Q: What are your favorite things about working at the library?
A: I really enjoy the people, the community at the library, working with all the staff members and the student library workers are fun too. Being surrounded by books. I’ve worked at the library since the second semester of my freshman year in March. I started in Interlibrary Loan. I still do that now but then I moved to archives assistant. I did an internship at the library my junior year.
Q: What is a little-known fact about the library?
A: Downstairs in the basement there’s the V.I.P. Center. I feel like not a lot of people know. The V.I.P. Center has a book club too. Also, there’s a really huge microfilm and microfiche collection with magazines and journals you can look at. You can use the machine to look through the pages and stuff. That’s a good resource that the library has.

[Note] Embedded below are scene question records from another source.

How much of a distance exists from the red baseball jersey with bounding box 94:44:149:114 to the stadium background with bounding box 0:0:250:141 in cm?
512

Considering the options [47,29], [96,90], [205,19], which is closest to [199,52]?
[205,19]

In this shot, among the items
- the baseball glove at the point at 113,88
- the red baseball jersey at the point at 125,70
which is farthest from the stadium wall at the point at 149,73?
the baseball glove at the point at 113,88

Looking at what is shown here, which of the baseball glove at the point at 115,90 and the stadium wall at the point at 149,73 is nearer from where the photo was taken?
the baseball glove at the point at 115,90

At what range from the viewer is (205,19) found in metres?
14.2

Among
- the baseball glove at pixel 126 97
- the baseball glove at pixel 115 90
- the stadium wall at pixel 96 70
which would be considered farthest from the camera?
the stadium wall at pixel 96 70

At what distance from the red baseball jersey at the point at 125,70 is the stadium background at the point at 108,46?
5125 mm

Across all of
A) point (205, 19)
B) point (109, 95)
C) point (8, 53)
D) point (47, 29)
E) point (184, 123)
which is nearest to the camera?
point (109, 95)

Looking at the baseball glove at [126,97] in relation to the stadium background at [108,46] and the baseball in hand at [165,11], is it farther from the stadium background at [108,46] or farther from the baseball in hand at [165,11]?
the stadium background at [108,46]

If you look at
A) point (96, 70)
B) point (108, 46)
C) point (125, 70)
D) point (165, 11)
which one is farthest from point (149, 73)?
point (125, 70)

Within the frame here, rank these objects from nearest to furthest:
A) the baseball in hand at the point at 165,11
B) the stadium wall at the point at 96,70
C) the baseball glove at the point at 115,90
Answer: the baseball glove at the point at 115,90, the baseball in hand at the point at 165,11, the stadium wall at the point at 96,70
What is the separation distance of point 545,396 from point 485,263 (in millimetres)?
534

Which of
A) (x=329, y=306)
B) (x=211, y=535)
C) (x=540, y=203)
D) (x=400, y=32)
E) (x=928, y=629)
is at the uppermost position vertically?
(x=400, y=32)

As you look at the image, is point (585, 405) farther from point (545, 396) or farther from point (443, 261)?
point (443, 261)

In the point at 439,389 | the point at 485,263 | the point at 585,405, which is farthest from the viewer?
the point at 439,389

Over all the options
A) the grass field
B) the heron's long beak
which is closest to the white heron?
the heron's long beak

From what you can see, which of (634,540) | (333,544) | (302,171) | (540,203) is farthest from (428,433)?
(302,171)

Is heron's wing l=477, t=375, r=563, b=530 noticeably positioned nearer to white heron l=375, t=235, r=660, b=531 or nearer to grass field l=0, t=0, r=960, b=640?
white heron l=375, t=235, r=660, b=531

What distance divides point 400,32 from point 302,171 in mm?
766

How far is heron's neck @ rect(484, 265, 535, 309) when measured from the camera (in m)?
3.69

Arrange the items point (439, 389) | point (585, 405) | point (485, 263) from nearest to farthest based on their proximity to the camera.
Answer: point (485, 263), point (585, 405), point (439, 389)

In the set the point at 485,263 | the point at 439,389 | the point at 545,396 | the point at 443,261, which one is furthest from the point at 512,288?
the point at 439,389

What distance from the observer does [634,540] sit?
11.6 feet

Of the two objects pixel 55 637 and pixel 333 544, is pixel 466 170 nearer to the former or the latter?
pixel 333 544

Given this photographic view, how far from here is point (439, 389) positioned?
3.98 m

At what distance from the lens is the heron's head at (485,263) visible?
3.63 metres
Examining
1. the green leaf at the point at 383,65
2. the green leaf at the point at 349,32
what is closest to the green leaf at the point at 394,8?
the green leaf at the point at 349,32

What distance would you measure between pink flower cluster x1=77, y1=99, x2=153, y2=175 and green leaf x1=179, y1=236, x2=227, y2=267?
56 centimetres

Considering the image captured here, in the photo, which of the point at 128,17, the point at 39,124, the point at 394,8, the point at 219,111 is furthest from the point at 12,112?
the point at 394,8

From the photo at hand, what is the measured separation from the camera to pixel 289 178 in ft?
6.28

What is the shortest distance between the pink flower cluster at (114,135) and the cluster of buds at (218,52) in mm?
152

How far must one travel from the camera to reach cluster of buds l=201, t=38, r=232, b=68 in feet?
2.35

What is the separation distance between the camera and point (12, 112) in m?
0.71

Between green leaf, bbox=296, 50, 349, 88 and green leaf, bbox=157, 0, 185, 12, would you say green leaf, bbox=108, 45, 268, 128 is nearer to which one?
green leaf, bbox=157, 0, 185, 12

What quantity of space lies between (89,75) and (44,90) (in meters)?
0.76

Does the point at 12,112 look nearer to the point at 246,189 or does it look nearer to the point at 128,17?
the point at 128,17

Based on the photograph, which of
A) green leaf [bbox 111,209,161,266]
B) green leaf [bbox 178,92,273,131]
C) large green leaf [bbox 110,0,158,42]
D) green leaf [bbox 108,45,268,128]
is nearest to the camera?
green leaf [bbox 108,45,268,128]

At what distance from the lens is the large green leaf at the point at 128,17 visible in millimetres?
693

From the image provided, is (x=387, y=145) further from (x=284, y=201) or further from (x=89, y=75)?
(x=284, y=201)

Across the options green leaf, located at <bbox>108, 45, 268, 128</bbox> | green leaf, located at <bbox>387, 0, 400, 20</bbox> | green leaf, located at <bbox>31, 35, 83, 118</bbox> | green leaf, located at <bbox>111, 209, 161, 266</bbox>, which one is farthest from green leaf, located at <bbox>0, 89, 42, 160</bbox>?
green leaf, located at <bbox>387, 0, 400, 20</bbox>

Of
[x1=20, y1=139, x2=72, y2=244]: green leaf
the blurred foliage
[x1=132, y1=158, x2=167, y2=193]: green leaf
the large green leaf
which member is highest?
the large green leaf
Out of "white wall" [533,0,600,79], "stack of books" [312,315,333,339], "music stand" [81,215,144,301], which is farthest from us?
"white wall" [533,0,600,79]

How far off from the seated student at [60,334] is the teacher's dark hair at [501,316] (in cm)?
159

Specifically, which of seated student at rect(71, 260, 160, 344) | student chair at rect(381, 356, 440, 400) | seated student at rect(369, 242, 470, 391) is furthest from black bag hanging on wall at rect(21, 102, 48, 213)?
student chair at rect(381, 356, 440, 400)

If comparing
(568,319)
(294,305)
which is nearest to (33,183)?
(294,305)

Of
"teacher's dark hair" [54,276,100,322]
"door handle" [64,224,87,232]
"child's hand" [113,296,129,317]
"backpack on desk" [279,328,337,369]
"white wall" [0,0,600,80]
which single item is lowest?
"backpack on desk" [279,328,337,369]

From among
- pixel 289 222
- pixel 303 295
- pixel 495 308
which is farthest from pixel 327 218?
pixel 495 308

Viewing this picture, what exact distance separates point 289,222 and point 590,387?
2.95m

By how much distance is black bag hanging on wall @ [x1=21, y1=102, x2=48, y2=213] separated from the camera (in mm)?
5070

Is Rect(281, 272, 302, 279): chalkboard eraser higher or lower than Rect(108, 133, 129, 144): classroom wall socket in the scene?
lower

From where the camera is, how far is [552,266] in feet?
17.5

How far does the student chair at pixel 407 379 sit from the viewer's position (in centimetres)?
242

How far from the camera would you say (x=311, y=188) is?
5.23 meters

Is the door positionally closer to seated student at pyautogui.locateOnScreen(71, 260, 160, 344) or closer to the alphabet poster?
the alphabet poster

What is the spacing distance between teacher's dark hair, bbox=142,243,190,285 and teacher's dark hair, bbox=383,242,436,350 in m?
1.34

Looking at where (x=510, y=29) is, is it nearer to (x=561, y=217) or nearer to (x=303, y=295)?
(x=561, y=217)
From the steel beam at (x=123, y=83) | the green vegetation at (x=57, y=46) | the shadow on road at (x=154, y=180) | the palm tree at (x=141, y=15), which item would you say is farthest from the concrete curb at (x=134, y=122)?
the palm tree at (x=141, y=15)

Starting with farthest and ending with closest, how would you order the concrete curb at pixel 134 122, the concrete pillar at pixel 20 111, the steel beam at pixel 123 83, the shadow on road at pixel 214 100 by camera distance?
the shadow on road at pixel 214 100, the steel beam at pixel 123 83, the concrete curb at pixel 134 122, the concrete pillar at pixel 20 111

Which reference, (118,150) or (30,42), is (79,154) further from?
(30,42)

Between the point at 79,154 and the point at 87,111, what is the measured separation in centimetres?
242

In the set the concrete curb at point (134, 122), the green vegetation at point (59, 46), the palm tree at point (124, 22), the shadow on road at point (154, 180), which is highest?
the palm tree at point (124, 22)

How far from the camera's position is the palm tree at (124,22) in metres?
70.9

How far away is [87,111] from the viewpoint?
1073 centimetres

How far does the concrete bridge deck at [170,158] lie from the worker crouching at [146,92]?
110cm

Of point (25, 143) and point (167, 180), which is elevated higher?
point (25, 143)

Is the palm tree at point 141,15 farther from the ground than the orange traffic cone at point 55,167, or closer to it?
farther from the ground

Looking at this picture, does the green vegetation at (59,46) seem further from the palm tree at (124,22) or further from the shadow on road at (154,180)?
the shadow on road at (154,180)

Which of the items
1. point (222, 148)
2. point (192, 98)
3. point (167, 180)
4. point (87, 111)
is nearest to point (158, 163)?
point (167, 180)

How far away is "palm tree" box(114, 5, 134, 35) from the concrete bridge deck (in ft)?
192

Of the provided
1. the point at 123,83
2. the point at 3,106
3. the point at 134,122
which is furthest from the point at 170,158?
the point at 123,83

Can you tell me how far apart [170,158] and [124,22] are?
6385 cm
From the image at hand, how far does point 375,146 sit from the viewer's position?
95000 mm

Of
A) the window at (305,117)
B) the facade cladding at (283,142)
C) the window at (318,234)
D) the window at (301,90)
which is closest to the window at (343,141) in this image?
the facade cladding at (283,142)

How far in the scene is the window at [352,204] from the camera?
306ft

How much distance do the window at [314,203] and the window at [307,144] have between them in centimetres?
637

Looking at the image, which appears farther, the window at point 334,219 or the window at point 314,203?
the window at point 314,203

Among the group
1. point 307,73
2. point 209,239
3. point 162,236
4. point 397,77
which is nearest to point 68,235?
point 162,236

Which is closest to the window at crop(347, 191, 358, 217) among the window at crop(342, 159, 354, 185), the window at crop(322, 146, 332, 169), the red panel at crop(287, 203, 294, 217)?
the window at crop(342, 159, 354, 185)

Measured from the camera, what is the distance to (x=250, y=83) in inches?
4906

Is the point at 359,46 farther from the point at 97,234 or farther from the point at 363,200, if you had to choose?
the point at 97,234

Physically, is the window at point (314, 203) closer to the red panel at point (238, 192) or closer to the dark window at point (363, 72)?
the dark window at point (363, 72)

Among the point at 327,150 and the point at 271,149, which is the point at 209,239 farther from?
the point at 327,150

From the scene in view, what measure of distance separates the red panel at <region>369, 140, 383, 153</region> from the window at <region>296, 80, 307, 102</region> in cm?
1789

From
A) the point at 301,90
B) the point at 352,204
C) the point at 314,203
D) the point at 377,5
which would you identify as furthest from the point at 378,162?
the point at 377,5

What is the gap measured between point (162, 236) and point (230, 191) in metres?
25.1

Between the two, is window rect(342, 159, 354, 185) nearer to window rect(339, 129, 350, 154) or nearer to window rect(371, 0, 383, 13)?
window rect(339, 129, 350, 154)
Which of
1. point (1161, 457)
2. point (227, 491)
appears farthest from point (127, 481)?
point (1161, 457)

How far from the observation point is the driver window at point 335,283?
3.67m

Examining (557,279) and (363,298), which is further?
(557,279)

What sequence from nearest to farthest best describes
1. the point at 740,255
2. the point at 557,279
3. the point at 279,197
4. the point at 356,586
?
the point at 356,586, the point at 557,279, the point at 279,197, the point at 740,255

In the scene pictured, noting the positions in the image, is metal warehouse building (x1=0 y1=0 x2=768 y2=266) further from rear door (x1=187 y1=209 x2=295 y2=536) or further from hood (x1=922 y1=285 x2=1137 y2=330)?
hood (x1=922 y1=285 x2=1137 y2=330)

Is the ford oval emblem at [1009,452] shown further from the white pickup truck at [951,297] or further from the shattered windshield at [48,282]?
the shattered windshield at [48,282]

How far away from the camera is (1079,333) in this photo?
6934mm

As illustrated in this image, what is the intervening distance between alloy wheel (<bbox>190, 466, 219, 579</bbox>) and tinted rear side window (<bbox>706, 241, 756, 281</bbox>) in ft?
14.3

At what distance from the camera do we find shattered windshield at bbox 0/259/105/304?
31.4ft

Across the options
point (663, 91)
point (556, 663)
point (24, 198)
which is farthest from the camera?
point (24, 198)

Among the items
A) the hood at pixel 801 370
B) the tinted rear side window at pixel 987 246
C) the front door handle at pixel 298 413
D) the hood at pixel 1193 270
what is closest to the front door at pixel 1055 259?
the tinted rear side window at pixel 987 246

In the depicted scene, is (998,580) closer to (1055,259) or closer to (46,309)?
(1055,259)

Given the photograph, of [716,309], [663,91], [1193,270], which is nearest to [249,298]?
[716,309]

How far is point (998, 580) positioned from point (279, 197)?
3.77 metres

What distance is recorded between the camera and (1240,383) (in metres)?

Also, I think the basement of the library is haunted, that’s just me. I work down there in the archives, and I do get a sense that something is watching me, nothing malevolent, it just feels like it’s there. I think the basement is part of the original building so maybe that’s why. It feels like an older entity to me, maybe a professor.
Q: What is your go-to Scholarly Grounds order?
A: My regular is a yogurt bowl with Greek yogurt, strawberries, granola, coconut flakes, and sometimes a drizzle of honey if I’m feeling it.
Q: Who is your favorite author(s)?
A: I really like Christine Schutt who came to SU last spring. I just like how she plays with language a lot. She’s a fiction writer, but she’s also kind of a poet too. I read her novel Florida and it’s not a novel but a novel at the same time because it has the structure of a story, but it conceals things a little bit. Very lyrical. I really enjoy that because I like puzzles. She’s a recent author I like at the moment. I think my all time favorite author is probably James Baldwin because he was the first writer that I read that made me cry. I like the way he uses language because it hits you in a spot and you really feel it.
Q: Have you been reading anything lately?
A: It comes and goes in waves especially with college stuff. I feel like I’m reading more academic things which kind of diminishes my will to read for leisure. I have just ordered a bunch of interlibrary loan books that I need to read and they’re just sitting on my bedroom floor looking at me, so I’ve got to read those.
Q: What book first inspired you?
A: I read Inkheart by Cornelia Funke. I really enjoyed that book a lot because writing was a central part to it, and it showed me about the power of writing. And I thought, ‘oh, I want to do that!’ That was a book that propelled me.
Q: What got you writing in the first place?
A: There was a dollar store down the street from my house and I went there and got a five subject notebook and a packet of pens. That’s how I started. I was able to escape to my own world through writing. I read a lot as a kid too. I think it’s cool how writing is a release for people, it’s an outlet for words that you might not be able to express through your voice.
Q: What do you enjoy doing in your free time?
A: When I have it! I enjoy crocheting. I also watch a lot of movies, I read. I drink tea. I hang out with my roommate’s cat, Lily.
Q: What do you plan on doing after your graduate?
A: I plan on getting my master’s in library science with an archival concentration. I hope I’ll be able to work either in a museum or another university library, or maybe a historical society and I could do genealogy work. That sounds like fun. Because I did that with my own family history, and I really enjoyed the history behind it.
Q: If you were to tell your past self some advice at the beginning of your college career what would it be?
A: I would probably tell myself to not be afraid to go out into the world. It’s okay to branch out and break out of your shell. It’s a beautiful world out there and there’s nothing to be afraid of.